There are some basic requirements that must be made BEFORE we can process your complaint:

  1. Your complaint must be made in writing and signed by you. You may wish to file your complaint by completing this Complaint Form, but you need not use this form as long as your complaint is in writing and is signed.
  2. You must complete the Authorization for Release of Medical Information Form.

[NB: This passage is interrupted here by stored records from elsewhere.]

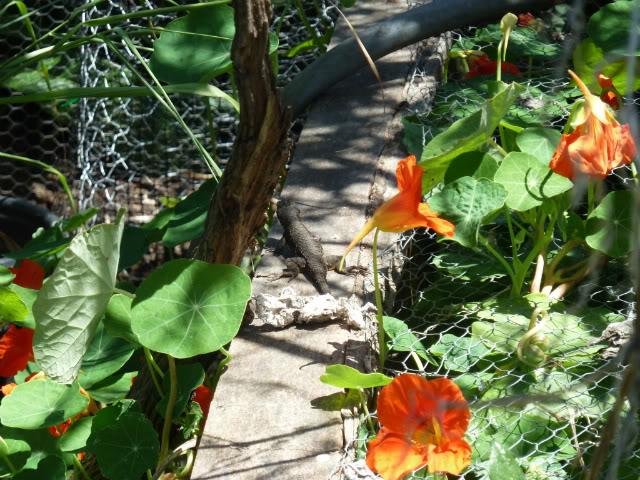 Some Western Fence Lizard Love! P1010279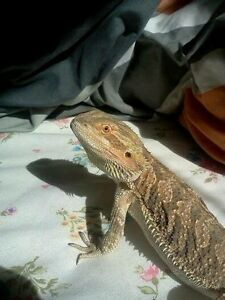 Bearded dragon & Set Up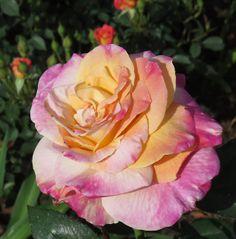 Abracadabra Rose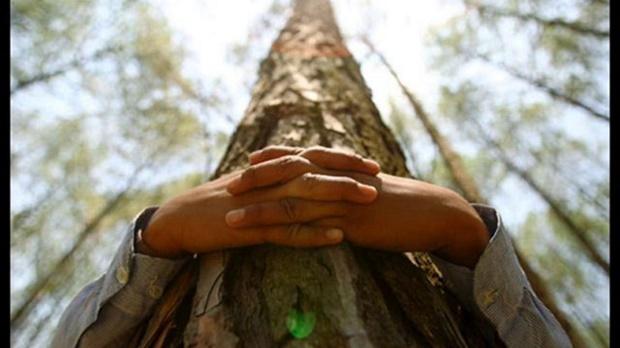 Pescara: Imparare ad abbracciare gli alberi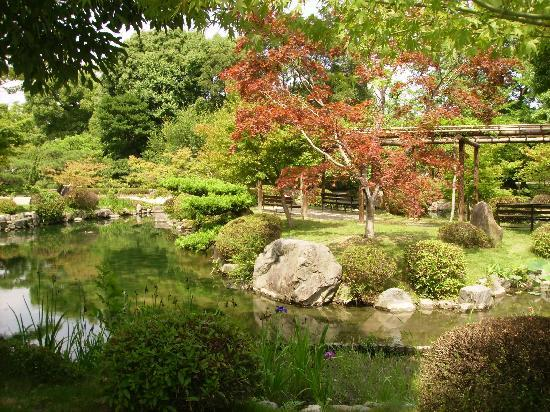 Tokio, Japan: a tranquil moment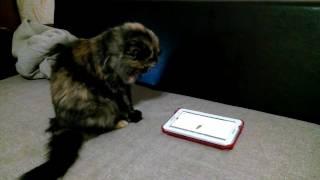 Фильмы для кошек (Релакс для Муси) 3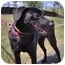 Photo 3 - Terrier (Unknown Type, Small)/Labrador Retriever Mix Dog for adoption in Inman, South Carolina - Lacie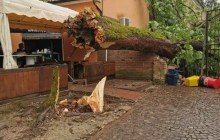 Maltempo a Ferrara, a Parco Massari cade il grande albero vicino al bar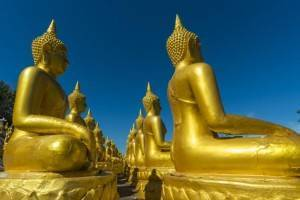 Viajes a vietnam - Que ver en Vietnam - Delta del Mekong Buda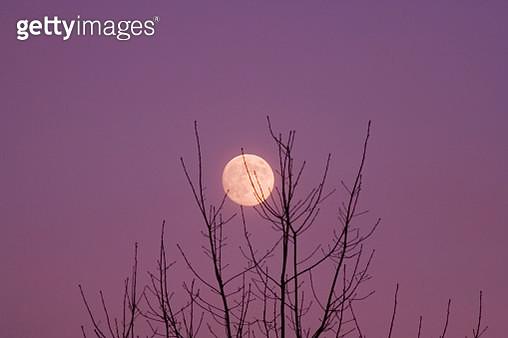 Full Moon in Winter - gettyimageskorea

It is required and must be signed by you.
  3. If your concern involves more than one physician, a separate letter/form is required for each physician about whom you wish to complain.
  4. Be sure to include: 
    • Your name, address, postal code, telephone number and personal health identification number (9 digit) from your Manitoba Health card;
    • Name of the physician of concern;
    • any dates that relate to your complaint
    • the name and address of other caregivers, including physicians, from whom information could be obtained;
    • The name of any hospitals attended during the period of complaint and the dates upon which you were treated at that hospital;
    • A clear description of the complaint about the physician;
    • If you are not the patient, state your authority to legally act on behalf of the individual. If the patient is deceased, please provide documentation showing your status as executor/executrix of their estate.
  5. You may mail, deliver, fax, or email your signed complaint and consent form.
    • By mail to:

      The College of Physicians and Surgeons of Manitoba

      Attn: Complaints Department

      1000-1661 Portage Avenue

      Winnipeg MB   R3J 3T7

    • By fax to: (204) 774-0750
    • By email to: If you use this option, be sure to attach the SIGNED forms.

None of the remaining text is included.